An InChI layer is a sequence of characters that encodes a particular aspect of molecular structure. Each layer is separated from its successor by a forward-slash symbol (
/). The following figure from the Technical Manual gives an overview.
An entire section (III. Discussion) is mainly dedicated to elaborating the concept of InChI layers:
- IIIb. Construction of the InChI. Ordering and assembly of layers.
- IIIc. InChI Components. Special handling for disconnected molecular graphs.
- IIId. The Five InChI 'Layer' Types. Details for the available layer types: Chemical Formula; Connections; Charge; Stereochemical; Isotopic; and Fixed-Hydrogen.
- IIIe. InChI Structure. Enumerates all possible layers and explains their relationship to each other.
- IIIf. Standard and Non-Standard Identifiers. Using the prefix to indicate whether or not certain software settings have been applied.
Additionally, three Appendixes refine InChI layers further:
- Appendix 2. Abbreviations and Layer Precedence. Encoding InChI layers and relating them to each other.
- Appendix 3. Extracting Layers from InChI. How to disassemble an InChI into meaningful segments.
- Appendix 4. Comparing InChI Representations for Finding Identical Compounds. Attenuating the precision of an InChI though selective deletion of layers.
Layers are clearly the central abstraction in InChI. The InChI team re-enforced this idea in its article InChI, the IUPAC International Chemical Identifier, noting: "The most important aspect of InChI is its hierarchical, layered nature."
To summarize, a rich syntax courses through the veins of each InChI identifier. From its inception, InChI identifiers were designed to be split up and repurposed as explained by the authoritative documentation.

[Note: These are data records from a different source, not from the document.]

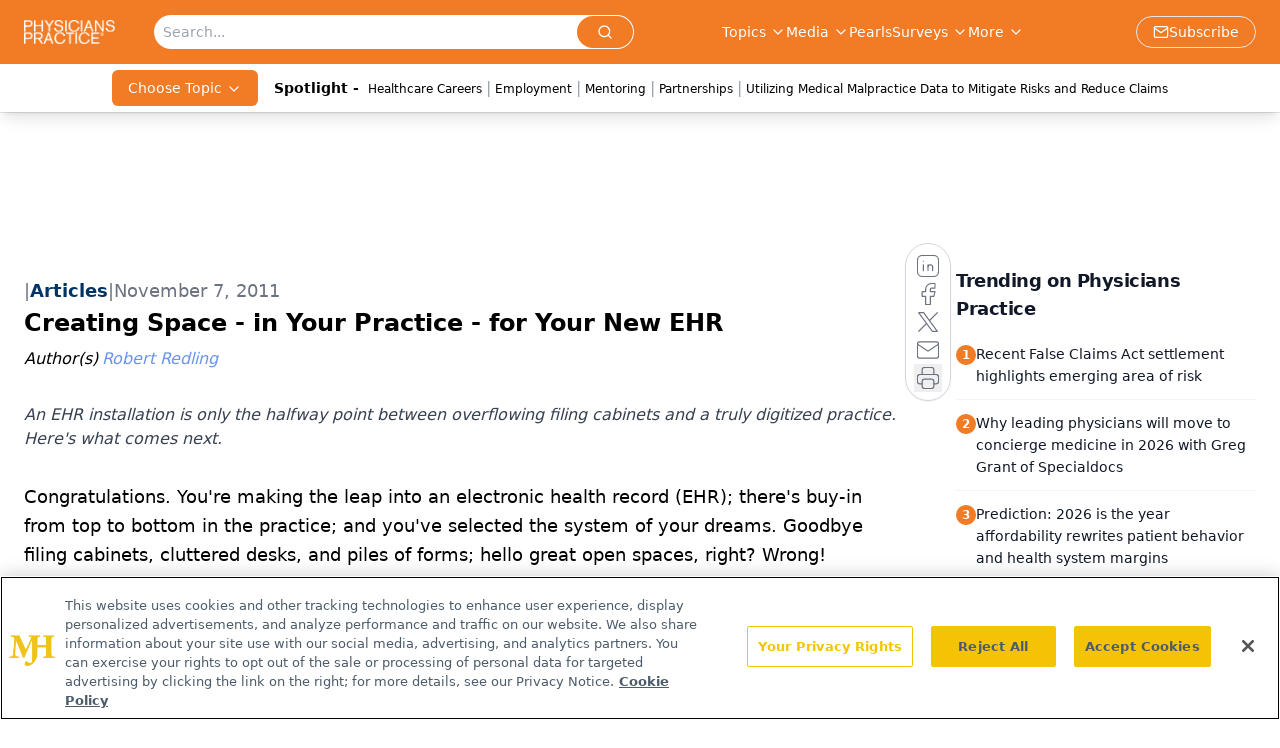

--- FILE ---
content_type: text/html; charset=utf-8
request_url: https://www.google.com/recaptcha/api2/aframe
body_size: 183
content:
<!DOCTYPE HTML><html><head><meta http-equiv="content-type" content="text/html; charset=UTF-8"></head><body><script nonce="YyNI1TZ2AlNCSwMMlsUsng">/** Anti-fraud and anti-abuse applications only. See google.com/recaptcha */ try{var clients={'sodar':'https://pagead2.googlesyndication.com/pagead/sodar?'};window.addEventListener("message",function(a){try{if(a.source===window.parent){var b=JSON.parse(a.data);var c=clients[b['id']];if(c){var d=document.createElement('img');d.src=c+b['params']+'&rc='+(localStorage.getItem("rc::a")?sessionStorage.getItem("rc::b"):"");window.document.body.appendChild(d);sessionStorage.setItem("rc::e",parseInt(sessionStorage.getItem("rc::e")||0)+1);localStorage.setItem("rc::h",'1766430690895');}}}catch(b){}});window.parent.postMessage("_grecaptcha_ready", "*");}catch(b){}</script></body></html>

--- FILE ---
content_type: application/javascript
request_url: https://api.lightboxcdn.com/z9gd/43409/www.physicianspractice.com/jsonp/z?cb=1766430675836&dre=l&callback=jQuery112405344908328914095_1766430675779&_=1766430675780
body_size: 1020
content:
jQuery112405344908328914095_1766430675779({"response":"[base64].[base64]","success":true,"dre":"l"});

--- FILE ---
content_type: application/javascript
request_url: https://www.lightboxcdn.com/vendor/90958e1a-0181-4647-bc88-56486243ce1f/lightbox/fe4a6403-1496-4b56-8b5c-6cab681f582d/effects.js?cb=638911419332930000
body_size: 866
content:
window.DIGIOH_API.DIGIOH_LIGHTBOX_EFFECTS['fe4a6403-1496-4b56-8b5c-6cab681f582d'] = 'N4WAUABBBEDuCWATA5gUwC4H10E8AOq0AXDPAHYA25hANOFHEugBbEQCsADAOx2QzNU8ZM3RsAzADYAnHwbwAZgCcAhgFtCJUPwYBXAM6pMAYwPoA9mrYKVFQ3Kil9mQxQWZm5.[base64].QZzNZYw0LHMfkeKjwBDIfiW52JmAUujIXK-ZDiAHptQAFACCACUDQBZADKJAAFAh5eZYDQIIhzKYNGR0I6ACSOqh1AkAD0wSEdzrUQcQju8OCmLnQGLIyAAlBAALwpgB8EAAogANEgQW3O2AAOkM6AAKvANOZdOgrar1TCyFbk8AIJ6rQByADEnYgAGonZckIni.[base64].RRV9WnaFh.VKcoSAAFnvcR9OYf1BGAtgTKadojgAJiMmiOGkWQgmgZybLqOzuHvRy8HEVy2HYDygvEXysVMgKgpM0KSHCzz-G8vATOiqkTLiryVmGb4.nWHp4T0Qx.DsVA9K8gy8reMhCuK-kDB6GwKqq1LnNqgr4CKn9kOa8rDHahgjnELr6p6xr-rKkhWqG.[base64].pPEVGMPZkCUGt5XLEPHgrl4m5btuO7VRAAHULceR9OHWWBCeb1v287xAAAlmbiKf1lYJZ56HpfzRzvH6KKnkOaOe9nskKnvfvWOHM1vB7xWya64brbT4f33ed6JrA8Nh2rp7jAUWpto6Ownh7O-.8obSwgaBUBNNqLu0Zq7YCSD063nAC0IAA___';
DIGIOH_API.BREAKPOINT_POINTER['fe4a6403-1496-4b56-8b5c-6cab681f582d'] = {};
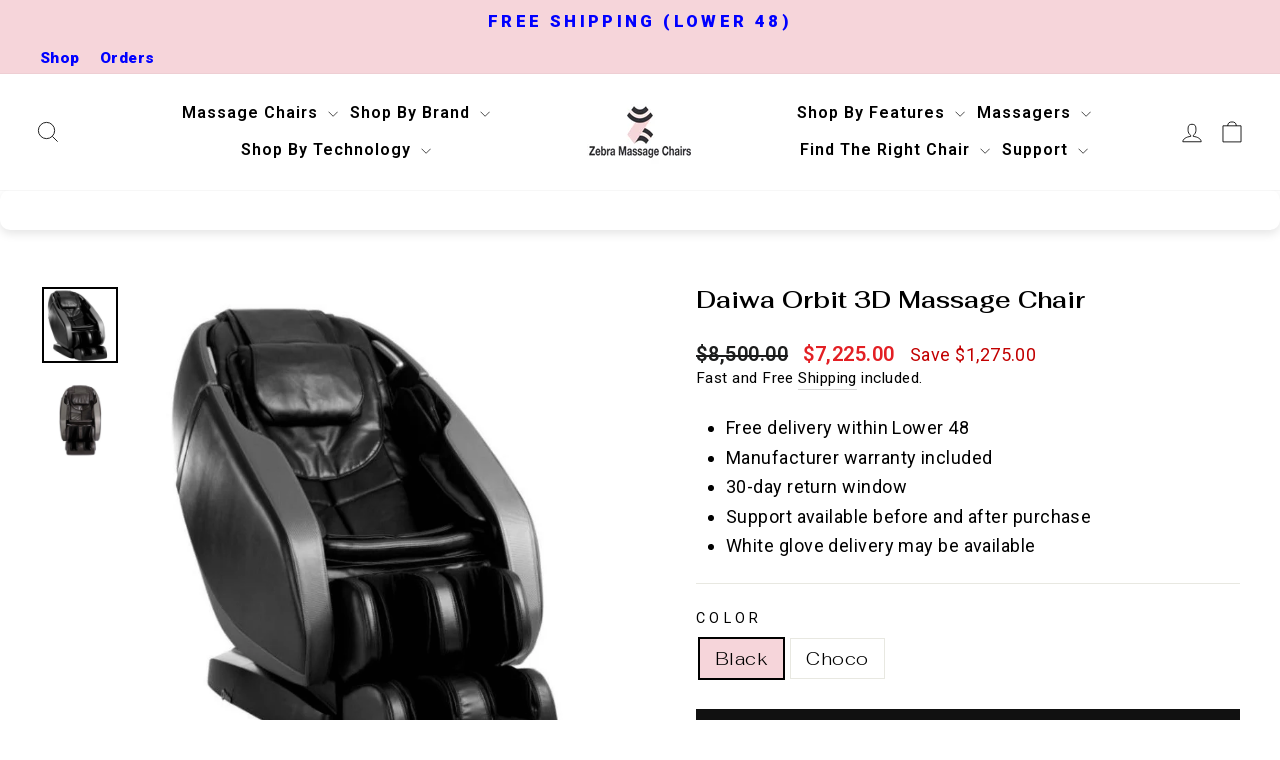

--- FILE ---
content_type: text/javascript
request_url: https://zebramassagechairs.com/cdn/shop/t/82/assets/custom-js.js?v=166995013048996704211761950851
body_size: 114
content:
document.addEventListener("DOMContentLoaded",function(){function addPayPalButton(){let addToCartButton=document.querySelector(".add-to-cart");if(addToCartButton&&!document.querySelector(".paypal-button")){let paypalButton=document.createElement("button");paypalButton.classList.add("paypal-button"),paypalButton.innerHTML='<img src="https://cdn.shopify.com/s/files/1/0400/8588/0984/files/PP-removebg-preview.png?v=1743084800" alt="Pay with PayPal" style="width:220px; height:36px;margin:0px auto;">',addToCartButton.insertAdjacentElement("afterend",paypalButton),paypalButton.addEventListener("click",function(){addToCartButton.click(),setTimeout(()=>{window.location.href="https://www.paypal.com/signin"},1500)}),console.log("PayPal button added successfully.")}}const observer=new MutationObserver(()=>{document.querySelector(".add-to-cart")&&(addPayPalButton(),observer.disconnect())});observer.observe(document.body,{childList:!0,subtree:!0})}),document.addEventListener("DOMContentLoaded",function(){setTimeout(()=>{let morePaymentOptions=document.querySelector("#more-payment-options-link");if(morePaymentOptions){let waContainer=document.createElement("div");waContainer.style.marginTop="10px",waContainer.style.textAlign="center",waContainer.innerHTML=`
                <a href="https://wa.me/12028202141" target="_blank" style="text-decoration: none; display: inline-block;">
                    <div style="display: flex; align-items: center; background-color: #25D366; border-radius: 30px; padding: 10px 15px; width: fit-content;">
                        <i class="fa-brands fa-whatsapp" style="font-size: 24px; color: #fff; margin-right: 10px;"></i>
                        <div style="color: #fff; font-weight: bold; display: flex; flex-direction: column;">
                            <span style="font-size: 14px;">Mr. Simeon <span style="background: #fff; color: #25D366; font-size: 10px; padding: 2px 5px; border-radius: 10px;">Online</span></span>
                            <span style="font-size: 16px;">Need Help? Chat with us</span>
                        </div>
                    </div>
                </a>
            `,morePaymentOptions.insertAdjacentElement("afterend",waContainer)}else console.log("\u{1F6A8} Error: Element #more-payment-options-link not found!")},2e3)});
//# sourceMappingURL=/cdn/shop/t/82/assets/custom-js.js.map?v=166995013048996704211761950851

Clearly an InChI syntax exists. But this just brings us back to the question I posed in my Twitter poll: where does the specification of the InChI syntax reside — in the source code of the InChI distribution or in the Technical manual? Which one is "the standard?"

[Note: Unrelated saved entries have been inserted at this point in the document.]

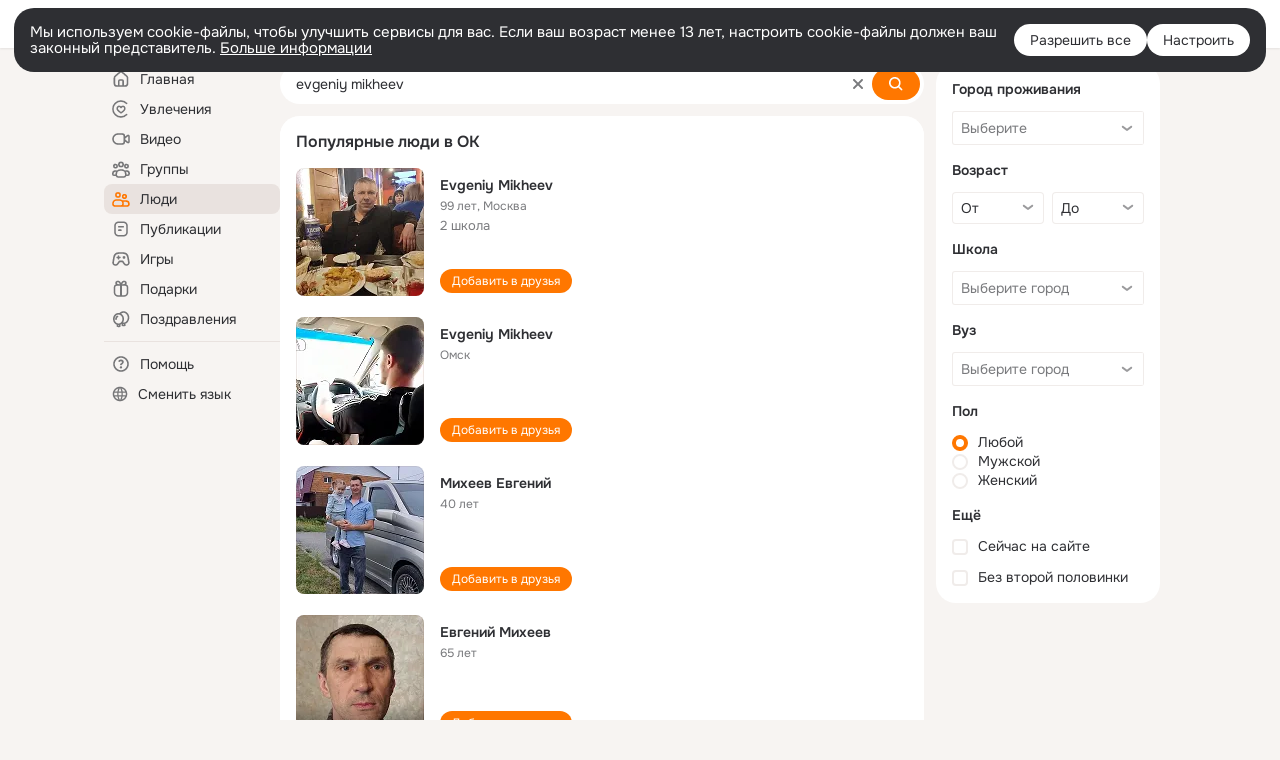

--- FILE ---
content_type: application/javascript; charset=utf-8
request_url: https://st-ok.cdn-vk.ru/res/js/theme_hegmea7e.js
body_size: 2278
content:
define(["OK/webapi","OK/utils/vanilla","OK/react-tag-loader","OK/ThemeEventBuses","OK/ThemeEnum","OK/logger","OK/pms!webApiConfiguration","OK/AjaxNavigationLog","OK/utils/screens","OK/react/ReactInitializer","OK/capture","OK/react/ReactResourceResolver","module","OK/JavascriptModuleResolver","OK/RequireJSModuleResolver","OK/pms!tracerConfiguration","OK/EventBus","OK/EventFactoryForEventBus"],function(H,M,D,B,o,re,te,ne,oe,ie,ae,ce,ue,se,fe,le,he,pe){
var i = {};"use strict";function G(e){if(e===void 0){throw new ReferenceError("this hasn't been initialised - super() hasn't been called")}return e}function h(e,r,t){r=u(r);return F(e,w()?Reflect.construct(r,t||[],u(e).constructor):r.apply(e,t))}function p(e,r){if(!(e instanceof r)){throw new TypeError("Cannot call a class as a function")}}function v(e,r,t){if(w()){v=Reflect.construct}else{v=function n(c,x,U){var R=[null];R.push.apply(R,x);var ee=Function.bind.apply(c,R);var k=new ee;if(U)s(k,U.prototype);return k}}return v.apply(null,arguments)}function u(e){u=Object.setPrototypeOf?Object.getPrototypeOf:function r(t){return t.__proto__||Object.getPrototypeOf(t)};return u(e)}function _(e,r){if(typeof r!=="function"&&r!==null){throw new TypeError("Super expression must either be null or a function")}e.prototype=Object.create(r&&r.prototype,{constructor:{value:e,writable:true,configurable:true}});if(r)s(e,r)}function K(e){return Function.toString.call(e).indexOf("[native code]")!==-1}function F(e,r){if(r&&(N(r)==="object"||typeof r==="function")){return r}return G(e)}function s(e,r){s=Object.setPrototypeOf||function t(n,c){n.__proto__=c;return n};return s(e,r)}function N(e){"@swc/helpers - typeof";return e&&typeof Symbol!=="undefined"&&e.constructor===Symbol?"symbol":typeof e}function T(e){var r=typeof Map==="function"?new Map:void 0;T=function t(n){if(n===null||!K(n))return n;if(typeof n!=="function"){throw new TypeError("Super expression must either be null or a function")}if(typeof r!=="undefined"){if(r.has(n))return r.get(n);r.set(n,c)}function c(){return v(n,arguments,u(this).constructor)}c.prototype=Object.create(n.prototype,{constructor:{value:c,enumerable:false,writable:true,configurable:true}});return s(c,n)};return T(e)}function w(){try{var e=!Boolean.prototype.valueOf.call(Reflect.construct(Boolean,[],function(){}))}catch(r){}return(w=function(){return!!e})()}var d=function(e){_(r,e);function r(t){p(this,r);var n;n=h(this,r);n.name="ThemeChangeError";n.stack=t.stack;return n}return r}(T(Error));var I=function(e){_(r,e);function r(){p(this,r);var t;t=h(this,r,arguments);t.message="Browser version does not support theme change";return t}return r}(d);var L=function(e){_(r,e);function r(){p(this,r);var t;t=h(this,r,arguments);t.message="Failed to save user theme settings on server";return t}return r}(d);var A=function(e){_(r,e);function r(){p(this,r);var t;t=h(this,r,arguments);t.message="Failed to update block containing theme setting";return t}return r}(d);var j="ToolbarUserDropdown";var V="UserConfigMRB";var J="UserAppearanceSettings";var q="theme-change-impossibility-popup";var y="__ui-theme_dark";var b="__ui-theme_light";var f;var l=document.documentElement;var a;var z=function(){return document.getElementById("hook_Block_PopLayer")};var S=function(){var e=window.CSS&&window.CSS.supports.bind(window.CSS)||window.supportsCSS;return!!e&&e("color","var(--primary)")};var m=function(){return typeof window.matchMedia!=="undefined"&&window.matchMedia("(prefers-color-scheme)").matches};var W=function(){if(m()){if(window.matchMedia("(prefers-color-scheme: dark)").matches){return true}}return false};var E=function(){if(l.classList.contains(y)){return o.Theme.DARK}if(l.classList.contains(b)){return o.Theme.LIGHT}return o.Theme.AUTO};var C=function(e){if(e===o.Theme.DARK){return y}if(e===o.Theme.LIGHT){return b}return""};var Q=function(e){var r=C(e);l.classList.remove(y);l.classList.remove(b);if(r){l.classList.add(r)}};var g=function(e){B.THEME_CHANGE.emit({oldValue:f||o.Theme.LIGHT,newValue:e.matches?o.Theme.DARK:o.Theme.LIGHT},{})};var O=function(e){if(e===o.Theme.AUTO&&m()&&S()){f=o.Theme.AUTO;a=window.matchMedia&&window.matchMedia("(prefers-color-scheme: dark)");if(a==null?void 0:a.addEventListener){a==null?void 0:a.addEventListener("change",g)}else{a==null?void 0:a.addListener(g)}}};var P=function(){if(a==null?void 0:a.removeEventListener){a==null?void 0:a.removeEventListener("change",g)}else{a==null?void 0:a.removeListener(g)}};var X=function(e){var r=f;f=e;return H.invoke("theme/update",{theme:e}).then(function(t){if(t){B.THEME_CHANGE.emit({oldValue:r||o.Theme.LIGHT,newValue:e},{})}return t}).catch(function(t){throw new L(t)})};var Y=function(e){return new Promise(function(r,t){if(!S()&&e!==o.Theme.LIGHT||!m()&&e===o.Theme.AUTO){var n=z();if(!n){return}return D.getTag(q,null,n).then(function(c){return c.open(e)}).then(function(){return t(new I(new Error))})}if(f===o.Theme.AUTO){P()}O(e);Q(e);return X(e).then(function(){return r()})})};var Z=function(e){return Promise.all([j,V,J].map(function(r){return M.ajax({url:"/dk?cmd=".concat(r)}).then(function(t){var n=function(){return t&&M.updateBlockModelCallback(t)};if(e){setTimeout(n,e)}else{n()}})})).catch(function(r){throw new A(r)})};var $=function(e,r){if(![o.Theme.AUTO,o.Theme.LIGHT,o.Theme.DARK].includes(e)||e===E()){return Promise.resolve()}return Y(e).then(function(){Z(r)}).catch(function(t){return window.OK.logging.info("".concat(t.name,": ").concat(t.message))})};O(E());i.Theme=o.Theme;i.IncompatibleBrowserError=I;i.ThemeChangeError=d;i.ThemeSettingBlockUpdateError=A;i.ThemeSettingSaveError=L;i.browserCanUseCssVariables=S;i.browserCanUseSystemTheme=m;i.changeTheme=$;i.getClientCurrentTheme=E;i.getThemeModifier=C;i.isDarkSystemTheme=W;i.subscribeChangeThemeByMedia=O;i.unsubscribeChangeThemeByMedia=P
return i;
});
//# sourceMappingURL=theme_hegmea7e.js.map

That's really a question for the InChI team to answer. For now it's clear that rules of InChI syntax not only exist, but were deliberately designed from the outset. A more immediate question is: what are the syntax rules for InChI and how should that information be conveyed?
Informal Syntax Descriptions
For as long as people have been analyzing languages, they've tried to come up with ways to describe syntax. The InChI Technical Manual offers some examples of why spoken language descriptions (and graphics) often fall short when used to describe syntax:
- It's hard to write spoken languages both concisely and precisely.
- words often have ambiguous meanings.
- It's hard to keep all the context needed to parse a spoken language standard in your head at the same time.
- There's no automated way to transform a spoken language technical description into running code.
Fortunately, there is an answer to all of these problems when it comes to describing syntax: a formal grammar. A formal grammar, being a very limited form of expression, can be both concise and precise in describing syntax. As a result, ambiguities and contradictions are easy to spot. Because they're compact, formal grammars can be much easier to understand than freeform text and graphics. Finally, formal grammars can be machine-translated into running code that can parse and validate examples of the underlying language.
This blog has covered formal grammars from several angles. Here are some articles that show how to apply formal grammars to the SMILES language:
- SMILES Formal Grammar
- SMILES Formal Grammar Revisited
- Abstract Syntax Trees for SMILES
- Let's Build a SMILES Parser in Rust
InChI is both a chemical identifier and a chemical representation system. This dual nature can be both confusing and empowering. As an identifier, InChI enables fast exact structure lookup. As a representation, InChIs offers much more. The key to using InChI as a representation lies in understanding its syntax. What's lacking is a concise yet precise description of it. A future article will address this point.